Higher entropy in movements may promote enhanced upper limb motor precision

The Optimal Movement Variability Hypothesis posits that healthy movements exhibit an optimal structure of variability, characterized by fractal patterns, which confer both stability and flexibility in motor control. This optimal, fractally-structured, variability has been associated with reduced metabolic cost during walking and enhanced resilience to perturbations. However, the full extent of the potential benefits of this variability remains largely unexplored. Our study aims to investigate whether training sessions involving movement synchronization to a variable fractally structured auditory cueing device can also enhance dexterity and reduce miss percentage in a Fitts' law task. Twenty-four participants were randomly assigned to three groups: two groups received training involving wrist oscillations synchronized to an auditory cue with a fractal structure or self-paced wrist oscillations without a cue, while the third group received no training.
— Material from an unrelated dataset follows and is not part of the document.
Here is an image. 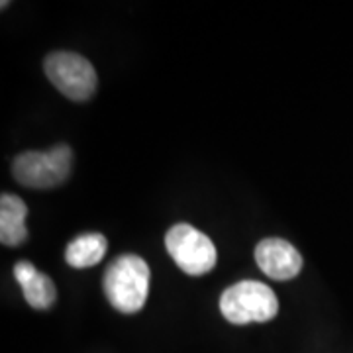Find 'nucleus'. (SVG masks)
Segmentation results:
<instances>
[{"label":"nucleus","mask_w":353,"mask_h":353,"mask_svg":"<svg viewBox=\"0 0 353 353\" xmlns=\"http://www.w3.org/2000/svg\"><path fill=\"white\" fill-rule=\"evenodd\" d=\"M46 75L51 85L67 99L77 102L88 101L97 90V71L83 55L73 51H55L43 61Z\"/></svg>","instance_id":"obj_5"},{"label":"nucleus","mask_w":353,"mask_h":353,"mask_svg":"<svg viewBox=\"0 0 353 353\" xmlns=\"http://www.w3.org/2000/svg\"><path fill=\"white\" fill-rule=\"evenodd\" d=\"M220 312L236 326L269 322L279 314V299L275 290L259 281H240L222 292Z\"/></svg>","instance_id":"obj_2"},{"label":"nucleus","mask_w":353,"mask_h":353,"mask_svg":"<svg viewBox=\"0 0 353 353\" xmlns=\"http://www.w3.org/2000/svg\"><path fill=\"white\" fill-rule=\"evenodd\" d=\"M73 152L59 143L50 152H24L12 163L14 179L30 189H51L71 175Z\"/></svg>","instance_id":"obj_3"},{"label":"nucleus","mask_w":353,"mask_h":353,"mask_svg":"<svg viewBox=\"0 0 353 353\" xmlns=\"http://www.w3.org/2000/svg\"><path fill=\"white\" fill-rule=\"evenodd\" d=\"M150 281L152 273L145 259L126 253L108 265L102 279V289L112 308L124 314H136L148 301Z\"/></svg>","instance_id":"obj_1"},{"label":"nucleus","mask_w":353,"mask_h":353,"mask_svg":"<svg viewBox=\"0 0 353 353\" xmlns=\"http://www.w3.org/2000/svg\"><path fill=\"white\" fill-rule=\"evenodd\" d=\"M14 277L20 283L26 303L36 310H48L57 301V289L46 273L30 261H18L14 265Z\"/></svg>","instance_id":"obj_7"},{"label":"nucleus","mask_w":353,"mask_h":353,"mask_svg":"<svg viewBox=\"0 0 353 353\" xmlns=\"http://www.w3.org/2000/svg\"><path fill=\"white\" fill-rule=\"evenodd\" d=\"M106 250H108V240L102 234L99 232L83 234L69 241L65 250V261L75 269H87L101 263L102 257L106 255Z\"/></svg>","instance_id":"obj_9"},{"label":"nucleus","mask_w":353,"mask_h":353,"mask_svg":"<svg viewBox=\"0 0 353 353\" xmlns=\"http://www.w3.org/2000/svg\"><path fill=\"white\" fill-rule=\"evenodd\" d=\"M26 216H28L26 202L16 194L4 192L0 199V241H2V245L16 248L28 240Z\"/></svg>","instance_id":"obj_8"},{"label":"nucleus","mask_w":353,"mask_h":353,"mask_svg":"<svg viewBox=\"0 0 353 353\" xmlns=\"http://www.w3.org/2000/svg\"><path fill=\"white\" fill-rule=\"evenodd\" d=\"M255 261L269 279L289 281L303 269V255L299 250L281 238H267L255 248Z\"/></svg>","instance_id":"obj_6"},{"label":"nucleus","mask_w":353,"mask_h":353,"mask_svg":"<svg viewBox=\"0 0 353 353\" xmlns=\"http://www.w3.org/2000/svg\"><path fill=\"white\" fill-rule=\"evenodd\" d=\"M165 248L181 271L201 277L216 267V245L212 240L190 224H175L165 236Z\"/></svg>","instance_id":"obj_4"}]
</instances>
Following four training sessions, the training groups completed a post-Fitts' Law task to assess any improvements in dexterity, while the untrained group completed the post-Fitts' Law task two weeks after their initial assessment. The results indicated that all groups improved accuracy, although there was no enhancement in the speed of striking the targets. Contrary to our hypothesis, the fractally structured auditory cued training group did not demonstrate superior performance compared to the self-paced and no-training groups. However, subjects who showed improvement on the post-Fitts' Law task exhibited higher movement sample entropy during the training task, irrespective of the training group they were in. These results suggest that while a generalized fractal variability training program may not enhance dexterity for young adults, individuals with high movement unpredictability may possess a greater capability for motor learning.